# GDA Implementation.

Implement the Gaussian Discriminant Analysis (GDA) learning algorithm following the steps as discussed in class.

INSTRUCTION: Rename your notebook as: <br>
`firstName_LastName_Live_coding_GDA.ipynb`.

Notes: 
* Do not use any built-in functions to complete a task;
* Do not import additional libraries.

In [114]:
from google.colab import drive
drive.mount('/content/drive')

Drive already mounted at /content/drive; to attempt to forcibly remount, call drive.mount("/content/drive", force_remount=True).


In [115]:
import numpy as np
import matplotlib.pyplot as plt
from sklearn.datasets import make_classification

In [116]:
# Generate data
def generate_data():
  x, y = make_classification(n_samples= 1000, n_features=3, n_redundant=0, 
                           n_informative=3, random_state=1, 
                           n_clusters_per_class=1)
  
  return x,y

x,y= generate_data() # get data
print(x.shape, y.shape)

(1000, 3) (1000,)


In [117]:
def split_data(x,y, train_size= 0.8):
    # shuffle the data to randomize the train/test split
    N = x.shape[0]
    idx= np.random.permutation(N)
    x=x[idx]
    y=y[idx]
    x_train, y_train = x[:int(train_size*N)],y[:int(train_size*N)]
    x_test, y_test = x[int(train_size*N):],y[int(train_size*N):]
    return x_train, y_train, x_test, y_test


In [118]:
X_train, y_train, X_test, y_test= split_data(x,y) # split your data into x_train, x_test, y_train, y_test
print(X_train.shape, y_train.shape, X_test.shape, y_test.shape)

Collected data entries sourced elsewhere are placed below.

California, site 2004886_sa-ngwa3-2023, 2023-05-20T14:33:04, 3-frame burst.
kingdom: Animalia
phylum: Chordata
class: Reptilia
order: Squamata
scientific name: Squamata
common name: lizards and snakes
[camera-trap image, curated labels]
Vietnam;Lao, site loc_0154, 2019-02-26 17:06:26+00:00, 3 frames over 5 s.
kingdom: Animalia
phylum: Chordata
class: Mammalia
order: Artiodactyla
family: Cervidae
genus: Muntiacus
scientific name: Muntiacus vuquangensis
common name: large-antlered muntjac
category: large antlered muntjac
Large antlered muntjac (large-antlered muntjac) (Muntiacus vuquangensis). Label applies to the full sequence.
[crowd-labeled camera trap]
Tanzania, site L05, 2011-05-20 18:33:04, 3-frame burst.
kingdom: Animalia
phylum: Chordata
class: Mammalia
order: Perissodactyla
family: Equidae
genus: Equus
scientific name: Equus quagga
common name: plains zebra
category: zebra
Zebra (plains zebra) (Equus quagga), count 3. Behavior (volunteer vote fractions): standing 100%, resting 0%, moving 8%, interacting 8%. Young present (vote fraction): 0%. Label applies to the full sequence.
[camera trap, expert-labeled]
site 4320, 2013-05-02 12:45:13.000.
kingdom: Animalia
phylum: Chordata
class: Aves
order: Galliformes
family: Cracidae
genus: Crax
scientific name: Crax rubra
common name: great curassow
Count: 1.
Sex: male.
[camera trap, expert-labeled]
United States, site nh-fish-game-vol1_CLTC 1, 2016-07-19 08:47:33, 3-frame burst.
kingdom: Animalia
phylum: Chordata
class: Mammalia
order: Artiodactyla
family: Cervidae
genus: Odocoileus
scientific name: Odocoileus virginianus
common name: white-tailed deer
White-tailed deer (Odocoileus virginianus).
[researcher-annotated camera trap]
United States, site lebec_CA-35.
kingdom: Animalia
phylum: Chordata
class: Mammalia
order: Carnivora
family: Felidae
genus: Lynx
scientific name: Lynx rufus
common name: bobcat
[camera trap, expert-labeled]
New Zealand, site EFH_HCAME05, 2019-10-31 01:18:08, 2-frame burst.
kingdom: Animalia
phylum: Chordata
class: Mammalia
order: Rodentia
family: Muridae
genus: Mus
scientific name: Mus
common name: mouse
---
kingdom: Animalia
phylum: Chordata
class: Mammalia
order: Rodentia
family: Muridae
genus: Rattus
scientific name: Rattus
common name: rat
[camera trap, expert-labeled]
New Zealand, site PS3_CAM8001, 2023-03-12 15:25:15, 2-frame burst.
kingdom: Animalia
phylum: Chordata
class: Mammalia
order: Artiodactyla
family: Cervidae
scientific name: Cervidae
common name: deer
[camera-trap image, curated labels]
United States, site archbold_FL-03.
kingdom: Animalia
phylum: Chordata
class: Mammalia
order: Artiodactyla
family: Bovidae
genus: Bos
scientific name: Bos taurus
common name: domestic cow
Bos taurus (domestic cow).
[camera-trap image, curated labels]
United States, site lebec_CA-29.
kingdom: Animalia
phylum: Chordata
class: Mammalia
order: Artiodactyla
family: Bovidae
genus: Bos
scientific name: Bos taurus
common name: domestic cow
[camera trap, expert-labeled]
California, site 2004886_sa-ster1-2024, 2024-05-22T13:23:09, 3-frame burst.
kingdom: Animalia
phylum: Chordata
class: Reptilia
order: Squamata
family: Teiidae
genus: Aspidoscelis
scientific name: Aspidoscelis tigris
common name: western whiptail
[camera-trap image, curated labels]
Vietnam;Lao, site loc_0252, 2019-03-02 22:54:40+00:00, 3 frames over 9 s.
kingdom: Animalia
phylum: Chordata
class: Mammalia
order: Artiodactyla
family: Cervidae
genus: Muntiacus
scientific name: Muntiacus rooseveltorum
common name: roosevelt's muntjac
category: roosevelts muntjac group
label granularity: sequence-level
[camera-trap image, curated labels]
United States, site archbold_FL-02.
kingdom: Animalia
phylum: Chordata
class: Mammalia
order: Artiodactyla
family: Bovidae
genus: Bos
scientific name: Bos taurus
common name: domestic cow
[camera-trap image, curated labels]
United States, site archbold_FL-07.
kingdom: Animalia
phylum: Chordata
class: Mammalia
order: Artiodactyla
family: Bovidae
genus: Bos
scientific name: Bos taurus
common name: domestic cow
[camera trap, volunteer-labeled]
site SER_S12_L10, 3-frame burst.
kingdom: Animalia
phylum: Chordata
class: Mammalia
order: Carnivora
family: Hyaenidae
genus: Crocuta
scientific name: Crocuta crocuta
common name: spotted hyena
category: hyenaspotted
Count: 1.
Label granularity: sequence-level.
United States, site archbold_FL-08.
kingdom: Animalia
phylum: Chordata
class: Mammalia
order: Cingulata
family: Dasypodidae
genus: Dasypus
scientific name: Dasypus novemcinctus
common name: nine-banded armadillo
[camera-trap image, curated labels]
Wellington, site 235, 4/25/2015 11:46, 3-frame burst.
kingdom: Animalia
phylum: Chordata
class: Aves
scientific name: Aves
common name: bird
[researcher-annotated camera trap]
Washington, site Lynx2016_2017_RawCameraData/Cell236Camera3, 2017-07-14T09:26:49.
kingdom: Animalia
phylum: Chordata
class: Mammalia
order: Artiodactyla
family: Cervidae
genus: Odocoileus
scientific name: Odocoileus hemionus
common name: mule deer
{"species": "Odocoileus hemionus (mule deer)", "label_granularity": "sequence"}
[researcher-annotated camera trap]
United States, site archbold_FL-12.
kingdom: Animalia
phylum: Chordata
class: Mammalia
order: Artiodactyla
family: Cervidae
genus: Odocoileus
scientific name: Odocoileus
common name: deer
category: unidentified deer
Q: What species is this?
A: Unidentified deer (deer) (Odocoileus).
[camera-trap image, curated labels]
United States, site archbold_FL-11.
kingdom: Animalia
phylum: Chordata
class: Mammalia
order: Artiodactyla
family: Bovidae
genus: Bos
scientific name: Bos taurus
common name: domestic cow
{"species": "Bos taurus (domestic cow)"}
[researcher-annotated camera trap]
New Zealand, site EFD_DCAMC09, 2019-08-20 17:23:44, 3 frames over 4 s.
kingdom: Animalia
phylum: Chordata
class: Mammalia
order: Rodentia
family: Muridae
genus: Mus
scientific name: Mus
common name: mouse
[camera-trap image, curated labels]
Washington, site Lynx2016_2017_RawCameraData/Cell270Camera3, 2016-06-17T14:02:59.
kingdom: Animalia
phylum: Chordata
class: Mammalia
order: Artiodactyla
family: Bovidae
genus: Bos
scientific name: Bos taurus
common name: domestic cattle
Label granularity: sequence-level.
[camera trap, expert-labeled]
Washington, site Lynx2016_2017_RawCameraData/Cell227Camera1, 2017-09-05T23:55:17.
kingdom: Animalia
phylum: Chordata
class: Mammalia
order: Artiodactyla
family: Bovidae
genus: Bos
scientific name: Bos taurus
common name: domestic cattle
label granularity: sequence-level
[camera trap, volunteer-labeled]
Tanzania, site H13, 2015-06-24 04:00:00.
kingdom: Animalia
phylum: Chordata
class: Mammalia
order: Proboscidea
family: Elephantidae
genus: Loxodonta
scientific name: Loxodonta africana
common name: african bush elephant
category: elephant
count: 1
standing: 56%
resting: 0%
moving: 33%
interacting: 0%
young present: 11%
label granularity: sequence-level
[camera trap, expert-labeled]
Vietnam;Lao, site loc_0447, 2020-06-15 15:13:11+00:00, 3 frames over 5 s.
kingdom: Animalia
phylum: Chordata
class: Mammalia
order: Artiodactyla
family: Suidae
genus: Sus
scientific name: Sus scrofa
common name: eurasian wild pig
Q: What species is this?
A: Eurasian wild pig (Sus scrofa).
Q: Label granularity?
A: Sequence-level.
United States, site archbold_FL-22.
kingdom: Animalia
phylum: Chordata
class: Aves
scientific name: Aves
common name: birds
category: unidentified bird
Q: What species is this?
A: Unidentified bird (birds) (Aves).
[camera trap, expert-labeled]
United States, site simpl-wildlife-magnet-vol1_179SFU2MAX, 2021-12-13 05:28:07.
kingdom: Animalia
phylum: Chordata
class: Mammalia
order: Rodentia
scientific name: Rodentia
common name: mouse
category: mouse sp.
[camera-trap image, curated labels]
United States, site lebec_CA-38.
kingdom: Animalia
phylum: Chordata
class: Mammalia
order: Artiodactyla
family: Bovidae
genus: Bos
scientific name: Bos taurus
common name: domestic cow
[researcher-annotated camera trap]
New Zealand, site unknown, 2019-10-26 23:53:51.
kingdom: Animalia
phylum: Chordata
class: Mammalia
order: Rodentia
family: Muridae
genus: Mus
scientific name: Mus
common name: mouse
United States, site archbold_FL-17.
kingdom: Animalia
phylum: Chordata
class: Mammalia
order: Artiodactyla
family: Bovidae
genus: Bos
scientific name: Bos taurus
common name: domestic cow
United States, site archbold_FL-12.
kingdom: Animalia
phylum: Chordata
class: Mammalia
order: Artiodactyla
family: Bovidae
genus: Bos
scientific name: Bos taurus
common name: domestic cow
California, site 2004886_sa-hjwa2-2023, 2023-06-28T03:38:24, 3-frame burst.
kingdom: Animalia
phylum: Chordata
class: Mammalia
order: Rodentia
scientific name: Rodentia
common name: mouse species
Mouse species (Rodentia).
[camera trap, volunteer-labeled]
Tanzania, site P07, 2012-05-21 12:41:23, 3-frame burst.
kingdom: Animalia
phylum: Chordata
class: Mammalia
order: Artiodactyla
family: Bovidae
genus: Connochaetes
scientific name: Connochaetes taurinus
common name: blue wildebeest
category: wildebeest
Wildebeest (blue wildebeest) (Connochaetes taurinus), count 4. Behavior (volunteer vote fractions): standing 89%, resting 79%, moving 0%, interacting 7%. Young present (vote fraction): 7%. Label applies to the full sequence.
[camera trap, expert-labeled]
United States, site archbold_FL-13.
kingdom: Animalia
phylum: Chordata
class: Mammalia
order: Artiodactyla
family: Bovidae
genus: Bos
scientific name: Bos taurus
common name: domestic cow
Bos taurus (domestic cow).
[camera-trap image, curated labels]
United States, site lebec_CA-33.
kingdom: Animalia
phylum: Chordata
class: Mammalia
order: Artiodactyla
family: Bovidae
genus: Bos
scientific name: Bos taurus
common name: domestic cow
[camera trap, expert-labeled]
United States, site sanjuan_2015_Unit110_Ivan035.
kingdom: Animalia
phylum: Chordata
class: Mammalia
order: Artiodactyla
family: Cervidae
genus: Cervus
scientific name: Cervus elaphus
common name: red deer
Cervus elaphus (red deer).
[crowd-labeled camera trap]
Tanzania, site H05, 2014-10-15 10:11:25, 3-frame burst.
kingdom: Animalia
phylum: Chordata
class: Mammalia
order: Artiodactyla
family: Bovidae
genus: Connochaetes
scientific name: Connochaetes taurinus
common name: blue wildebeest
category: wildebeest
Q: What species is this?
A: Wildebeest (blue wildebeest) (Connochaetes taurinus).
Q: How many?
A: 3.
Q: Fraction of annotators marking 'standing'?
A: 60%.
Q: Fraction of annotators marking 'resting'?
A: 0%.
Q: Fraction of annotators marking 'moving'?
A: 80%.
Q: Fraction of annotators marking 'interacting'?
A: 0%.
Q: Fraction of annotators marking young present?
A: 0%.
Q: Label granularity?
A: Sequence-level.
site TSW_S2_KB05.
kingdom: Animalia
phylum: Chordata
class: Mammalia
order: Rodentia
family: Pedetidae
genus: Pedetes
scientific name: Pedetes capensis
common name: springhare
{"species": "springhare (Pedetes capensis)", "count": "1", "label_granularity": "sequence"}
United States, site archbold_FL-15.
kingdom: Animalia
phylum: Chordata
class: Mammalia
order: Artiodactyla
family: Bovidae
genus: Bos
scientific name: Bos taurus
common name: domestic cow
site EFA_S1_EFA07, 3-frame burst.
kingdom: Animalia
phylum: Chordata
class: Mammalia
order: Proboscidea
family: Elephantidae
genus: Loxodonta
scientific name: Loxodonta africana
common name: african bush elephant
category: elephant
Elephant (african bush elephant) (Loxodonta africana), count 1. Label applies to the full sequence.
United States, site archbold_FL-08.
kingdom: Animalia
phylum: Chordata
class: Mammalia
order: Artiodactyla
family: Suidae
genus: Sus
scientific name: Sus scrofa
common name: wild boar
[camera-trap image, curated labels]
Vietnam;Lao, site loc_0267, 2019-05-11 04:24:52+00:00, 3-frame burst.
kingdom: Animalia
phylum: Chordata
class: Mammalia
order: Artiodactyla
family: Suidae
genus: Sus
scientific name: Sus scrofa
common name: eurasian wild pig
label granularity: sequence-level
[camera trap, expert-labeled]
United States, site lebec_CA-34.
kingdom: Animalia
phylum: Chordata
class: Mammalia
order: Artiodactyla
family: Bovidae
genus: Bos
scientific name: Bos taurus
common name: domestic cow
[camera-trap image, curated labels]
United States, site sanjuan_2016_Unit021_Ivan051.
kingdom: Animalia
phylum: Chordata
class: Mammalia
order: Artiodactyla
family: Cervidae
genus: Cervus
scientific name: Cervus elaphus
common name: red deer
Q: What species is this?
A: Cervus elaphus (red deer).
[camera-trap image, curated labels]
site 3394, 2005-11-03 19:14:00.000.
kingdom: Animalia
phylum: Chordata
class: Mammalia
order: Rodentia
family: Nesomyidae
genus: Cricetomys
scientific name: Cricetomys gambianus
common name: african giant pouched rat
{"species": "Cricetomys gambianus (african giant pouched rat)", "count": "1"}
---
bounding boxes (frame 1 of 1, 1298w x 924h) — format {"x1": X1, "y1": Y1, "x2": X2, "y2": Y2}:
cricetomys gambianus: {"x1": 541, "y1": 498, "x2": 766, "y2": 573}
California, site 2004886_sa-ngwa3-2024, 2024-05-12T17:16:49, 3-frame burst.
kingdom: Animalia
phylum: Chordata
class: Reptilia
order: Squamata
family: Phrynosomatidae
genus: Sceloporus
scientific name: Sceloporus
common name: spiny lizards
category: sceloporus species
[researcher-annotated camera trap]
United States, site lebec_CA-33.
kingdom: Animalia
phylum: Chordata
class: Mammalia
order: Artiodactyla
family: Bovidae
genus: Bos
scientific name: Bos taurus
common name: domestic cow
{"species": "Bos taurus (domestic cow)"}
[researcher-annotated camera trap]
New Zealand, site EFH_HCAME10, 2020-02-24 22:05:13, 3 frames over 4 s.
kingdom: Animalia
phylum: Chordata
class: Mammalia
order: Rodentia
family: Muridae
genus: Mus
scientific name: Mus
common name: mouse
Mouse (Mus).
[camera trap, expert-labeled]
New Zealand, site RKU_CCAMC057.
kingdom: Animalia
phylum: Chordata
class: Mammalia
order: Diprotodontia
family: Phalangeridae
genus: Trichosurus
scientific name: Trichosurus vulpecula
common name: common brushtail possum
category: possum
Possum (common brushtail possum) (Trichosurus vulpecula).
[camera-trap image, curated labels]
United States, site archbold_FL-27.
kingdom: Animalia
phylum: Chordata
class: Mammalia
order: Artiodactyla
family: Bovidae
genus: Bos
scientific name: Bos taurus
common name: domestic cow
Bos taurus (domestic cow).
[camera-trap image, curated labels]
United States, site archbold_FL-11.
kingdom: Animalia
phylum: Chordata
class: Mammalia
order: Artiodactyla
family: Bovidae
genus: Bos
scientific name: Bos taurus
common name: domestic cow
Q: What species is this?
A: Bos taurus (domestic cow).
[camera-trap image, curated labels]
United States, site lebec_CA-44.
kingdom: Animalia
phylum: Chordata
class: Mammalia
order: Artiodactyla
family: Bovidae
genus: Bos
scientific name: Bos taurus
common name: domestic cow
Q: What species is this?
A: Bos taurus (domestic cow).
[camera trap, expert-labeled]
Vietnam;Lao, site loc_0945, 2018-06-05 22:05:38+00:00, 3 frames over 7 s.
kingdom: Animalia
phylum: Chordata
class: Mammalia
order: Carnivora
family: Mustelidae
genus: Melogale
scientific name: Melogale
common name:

(800, 3) (800,) (200, 3) (200,)


In [119]:
def covariance(x, mu):

  # Easy way: cov= np.cov(x, rowvar=0) but do not use it. One can use it to assess his/her result.
  cov_matrix = np.zeros((x.shape[1],x.shape[1]))
  for i in range(x.shape[1]):
    for j in range(x.shape[1]):
      #for d in x:
      cov_matrix[i,j]=np.sum((x[:,i]-mu[i])*(x[:,j]-mu[j]))/(x.shape[0]-1)
  return cov_matrix      



In [120]:
np.cov(x,rowvar=0)

array([[1.84495325, 0.02790646, 1.00137533],
       [0.02790646, 1.00170721, 0.05539176],
       [1.00137533, 0.05539176, 1.74832   ]])

In [121]:
covariance(x, x.mean(0))

array([[1.84495325, 0.02790646, 1.00137533],
       [0.02790646, 1.00170721, 0.05539176],
       [1.00137533, 0.05539176, 1.74832   ]])

In [122]:
a= np.array([[1,3,8],[1,8,8]])
i,j=enumerate(a)
i


(0, array([1, 3, 8]))

In [133]:
class GDA:
  def __init__(self):
    ## set mu, phi and sigma to None
    self.mu = None
    self.phi = None
    self.sigma = None
    
  def fit(self,x,y):
    k=len(np.unique(y)) # Number of class.
    d=x.shape[1]  # Input dim
    m= x.shape[0] # Number of examples.
    
    ## Initialize mu, phi and sigma
    self.mu= np.zeros((k,d))  #: kxd, i.e., each row contains an individual class mu.
    self.sigma= np.zeros((k,d,d))#: kxdxd, i.e., each row contains an individual class sigma.
    self.phi= np.zeros(k) # k-dimension

    ## START THE LEARNING: estimate mu, phi and sigma.

    for cl in range(k):
      self.phi[cl] = (np.sum(cl==y))/m
      self.mu[cl] = np.mean(x[(cl==y)],axis=0)
      self.sigma[cl] = covariance(x[(cl==y)], self.mu[cl])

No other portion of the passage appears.